Like most innovators, Sharelle Klaus, CEO of DRY Sparkling, was first and foremost a person with a problem: She was a pregnant foodie, suddenly unable to pair her meals with wine and equally unable to find much outside of soft drinks or plain water in which to imbibe.
“I felt like there were no sophisticated options out there,” Klaus said.
But, entrepreneurs are not quitters by nature, and if the market wasn't going to offer Klaus what she wanted in a beverage, well, she was going to have to build it herself. And thus, DRY Sparkling was born in 2005 — a soda for the sophisticated looking for a flavor more complex than “sugar.”

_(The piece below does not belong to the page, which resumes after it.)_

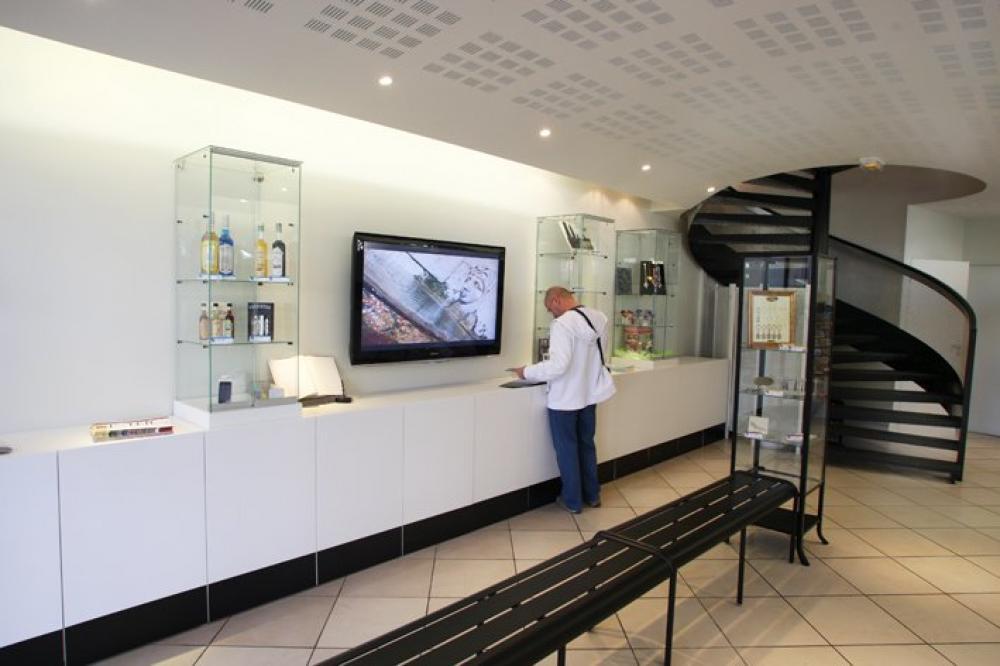 Photos office de tourisme d 39 istres point information istres - Office de tourisme istres ...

The DRY Sparkling trendy teetotalers instead get to chose between lavender, juniper berry and rhubarb — and far from the niche enterprise it was at its launch, Michelin starred restaurants now serve the creations to the discerning.
“We got into this early,” Klaus noted. “But now it's becoming less niche.”

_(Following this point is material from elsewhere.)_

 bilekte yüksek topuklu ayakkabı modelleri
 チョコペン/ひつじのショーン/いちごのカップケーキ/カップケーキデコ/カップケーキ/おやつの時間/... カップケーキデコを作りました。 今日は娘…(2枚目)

So much less niche, in fact, that foodie blogs are now offering in-depth tutorials on how to build the perfect non-alcoholic bar cart, lifestyle writers are suddenly enamored with them and bartenders are showing off with their own custom “mocktails.”
According to the experts, the rise of the soft cocktail in the U.S. has been a long time coming. After all, the trend has already gotten something of a foothold in Europe.
“It's definitely a trend,” said Duane Stanford, editor of trade publication Beverage Digest. “Europe has just been further along when it comes to paying attention to sugar, paying attention to ingredients.”
And, regardless of whether Americans are concerned about their sugar intake, they are certainly dropping their alcohol intake. According to the International Wine and Spirits Record (IWSR) trackers, consumption dropped between 2015 and 2016. Likewise, U.K. alcohol consumption is down to its lowest level in 12 years with government statistics reporting 57 percent of the population as alcohol consumers.
While market watchers are looking at those changing consumption patterns and wondering if it will be a prelude to a larger shift in the marketplace, Klaus sees an expansion of consumer tastes.
“Really, I think consumers are looking for elevated, grownup drinks that just happen to have no alcohol in them,” she noted. “Consumers are looking for something better for them and are willing to pay to connect with that.”
Moreover, offering higher-end, more sophisticated non-alcoholic drink fair opens up not only a chance for the entrepreneur and the consumers to be refreshed by the offerings, but also brings a boon for the restaurant industry which has been given a new way to upsell to a non-drinker. That, Klaus said, makes non-drinkers feel welcome.
Kraus noted that in her pre-DRY Sparkling days, she once passed up on a dining invitation at The French Laundry — a world-famous Napa dining destination — because she couldn't see traveling for hours to watch her friends eat meals that were perfectly paired with wine while she drank water.
“What would have been the point?” Klaus asked.
And, for many non-drinkers, socializing in a bar or barlike environment brings out a similar reaction. Sure, one could go out anyway, but there is not a lot of room for the non-drinker to be part of the event when drinking cocktails is central to the activity. By expanding the adult drink offerings, consumers have an opportunity for a positive experience and more chances to build stronger, positive associations with the brand.
Plus, Kraus noted, even among those who drink — those foodies who love a good wine pairing, for example — drinking is not always an option. Maybe one is driving or simply tired, or perhaps he or she drank too much the previous night or is just not in the mood to imbibe at all.
The point is to give the customers choices, and a chance to build tastes more diverse and interesting than determining if Coke or Pepsi will be acting as their wine substitute of the day.